More than mariachi: Sones de Mexico aims to change American perceptions of Mexican music

By GAYLE WORLAND

You may know mariachi music. But that doesn't mean you know Mexican music.

With 108 million people and centuries upon centuries of musical heritage, Mexico is home to genres ranging from the country and western ranchera to the Oaxacan son istemeno.
 
When the Sones de Mexico Ensemble brings an array of these traditions -- as well as some funky hybrids -- to Capitol Theater Friday night, each member of the sextet will play up to 10 musical instruments.
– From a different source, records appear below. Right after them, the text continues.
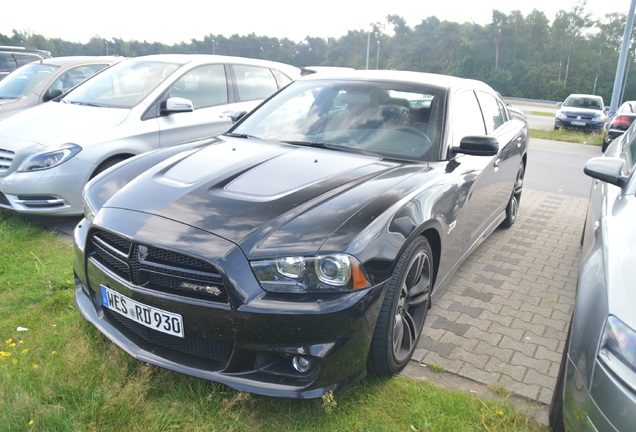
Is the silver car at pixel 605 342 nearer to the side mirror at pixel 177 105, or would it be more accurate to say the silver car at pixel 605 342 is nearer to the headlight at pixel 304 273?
the headlight at pixel 304 273

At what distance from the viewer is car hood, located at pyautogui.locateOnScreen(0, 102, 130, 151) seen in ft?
16.8

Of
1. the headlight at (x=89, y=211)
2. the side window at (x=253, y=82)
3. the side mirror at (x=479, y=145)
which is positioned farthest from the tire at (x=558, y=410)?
the side window at (x=253, y=82)

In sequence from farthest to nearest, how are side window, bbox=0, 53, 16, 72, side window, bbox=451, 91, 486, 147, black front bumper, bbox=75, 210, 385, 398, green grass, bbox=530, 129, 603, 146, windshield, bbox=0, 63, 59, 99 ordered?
green grass, bbox=530, 129, 603, 146
side window, bbox=0, 53, 16, 72
windshield, bbox=0, 63, 59, 99
side window, bbox=451, 91, 486, 147
black front bumper, bbox=75, 210, 385, 398

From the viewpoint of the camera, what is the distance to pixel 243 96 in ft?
21.9

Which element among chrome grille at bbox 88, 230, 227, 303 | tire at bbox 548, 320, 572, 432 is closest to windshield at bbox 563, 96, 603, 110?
tire at bbox 548, 320, 572, 432

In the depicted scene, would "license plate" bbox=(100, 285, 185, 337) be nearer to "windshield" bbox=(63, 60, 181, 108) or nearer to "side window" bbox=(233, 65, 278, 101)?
"windshield" bbox=(63, 60, 181, 108)

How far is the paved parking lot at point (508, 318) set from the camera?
9.53 feet

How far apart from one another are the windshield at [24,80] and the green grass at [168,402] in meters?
6.85

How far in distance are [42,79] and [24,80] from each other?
376 mm

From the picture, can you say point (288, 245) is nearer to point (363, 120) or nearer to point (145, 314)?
point (145, 314)

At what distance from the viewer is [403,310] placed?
9.23 ft

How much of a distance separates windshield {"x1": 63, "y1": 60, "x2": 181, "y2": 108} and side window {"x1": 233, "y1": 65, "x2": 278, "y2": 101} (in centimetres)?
93

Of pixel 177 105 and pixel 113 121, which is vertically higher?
pixel 177 105

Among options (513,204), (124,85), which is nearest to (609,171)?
(513,204)
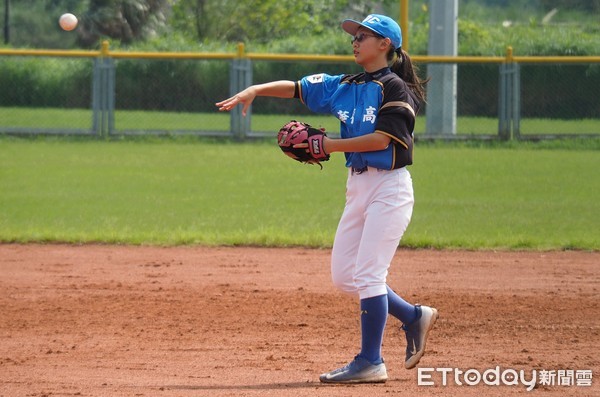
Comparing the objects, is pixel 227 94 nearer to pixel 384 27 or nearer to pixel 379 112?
pixel 384 27

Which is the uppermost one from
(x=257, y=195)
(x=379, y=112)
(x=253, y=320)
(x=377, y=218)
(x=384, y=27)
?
(x=384, y=27)

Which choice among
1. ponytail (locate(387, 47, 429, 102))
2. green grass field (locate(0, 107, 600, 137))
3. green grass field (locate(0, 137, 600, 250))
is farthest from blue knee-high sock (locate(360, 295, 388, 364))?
green grass field (locate(0, 107, 600, 137))

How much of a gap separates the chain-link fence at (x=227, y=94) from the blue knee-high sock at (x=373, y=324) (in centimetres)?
1269

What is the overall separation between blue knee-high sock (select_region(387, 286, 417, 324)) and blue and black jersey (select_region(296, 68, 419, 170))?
0.69 metres

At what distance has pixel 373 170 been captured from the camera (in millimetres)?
4695

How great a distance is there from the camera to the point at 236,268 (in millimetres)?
8188

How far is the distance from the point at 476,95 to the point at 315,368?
15.1 metres

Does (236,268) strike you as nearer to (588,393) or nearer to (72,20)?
(588,393)

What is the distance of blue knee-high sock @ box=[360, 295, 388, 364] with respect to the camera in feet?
15.4

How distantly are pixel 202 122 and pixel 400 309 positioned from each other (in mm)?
15813

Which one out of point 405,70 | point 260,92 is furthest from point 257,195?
point 405,70

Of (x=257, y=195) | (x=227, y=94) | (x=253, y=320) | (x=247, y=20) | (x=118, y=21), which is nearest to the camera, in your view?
(x=253, y=320)

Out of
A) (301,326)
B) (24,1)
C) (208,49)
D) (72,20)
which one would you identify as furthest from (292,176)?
(24,1)

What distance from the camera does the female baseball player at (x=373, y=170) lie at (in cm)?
461
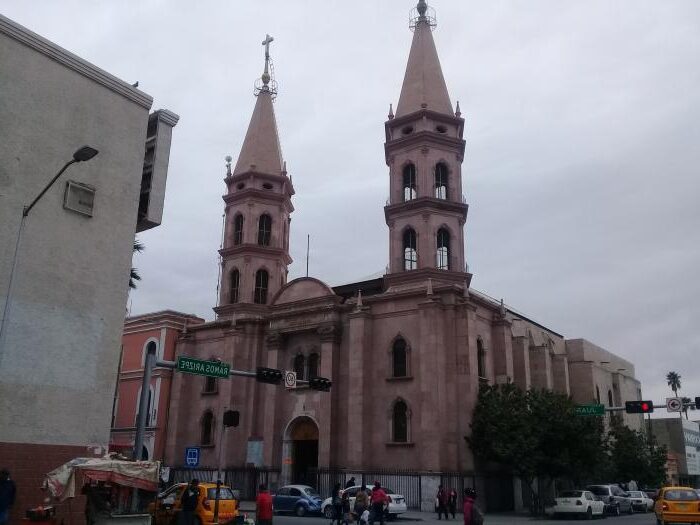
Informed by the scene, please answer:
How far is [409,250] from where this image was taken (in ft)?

And not just guitar, violin and trumpet. Think accordion, marimba, conch shell, deer antlers, vibra slap, ankle shakers and donkey jaw.

Their new Latin Grammy-nominated CD, "Esta Tierra Es Tuya (This Land Is Your Land), " is filled with precisely-performed, life-brightening music, including an "Aztec arrangement " of Led Zeppelin 's "Four Sticks " and a son jarocho version of Bach 's Brandenburg Concerto No. 3, second movement. The title cut, inspired by the U.S. immigration debate, is a toe-tapping, Spanish-language setting of the Woody Guthrie classic, "This Land is Your Land. "
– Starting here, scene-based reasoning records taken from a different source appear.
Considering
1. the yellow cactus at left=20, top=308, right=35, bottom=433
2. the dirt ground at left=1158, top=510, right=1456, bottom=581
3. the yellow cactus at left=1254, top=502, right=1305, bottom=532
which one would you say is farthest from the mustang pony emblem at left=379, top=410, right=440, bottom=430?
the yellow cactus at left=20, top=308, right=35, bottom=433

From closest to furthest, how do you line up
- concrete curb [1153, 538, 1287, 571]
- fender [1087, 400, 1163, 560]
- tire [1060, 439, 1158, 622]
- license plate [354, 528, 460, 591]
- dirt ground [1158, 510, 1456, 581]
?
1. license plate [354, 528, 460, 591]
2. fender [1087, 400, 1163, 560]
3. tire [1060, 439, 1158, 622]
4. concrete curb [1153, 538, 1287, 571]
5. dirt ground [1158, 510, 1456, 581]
The record also includes different kinds of son, styles of folk music and dance that vary widely from region to region.

"The reason (for this mix) is to create bridges, " says Juan Dies, an ethnomusicologist and Sones de Mexico co-founder. "We are trying to get people who normally wouldn 't pick up a Mexican folk music CD to be drawn to it, maybe because there 's a Led Zeppelin song or a Bach piece. "

"It 's also part of our reality here, " he says. "We don 't live in an isolated Mexican village. We are in Chicago, and all these musical influences are around us. "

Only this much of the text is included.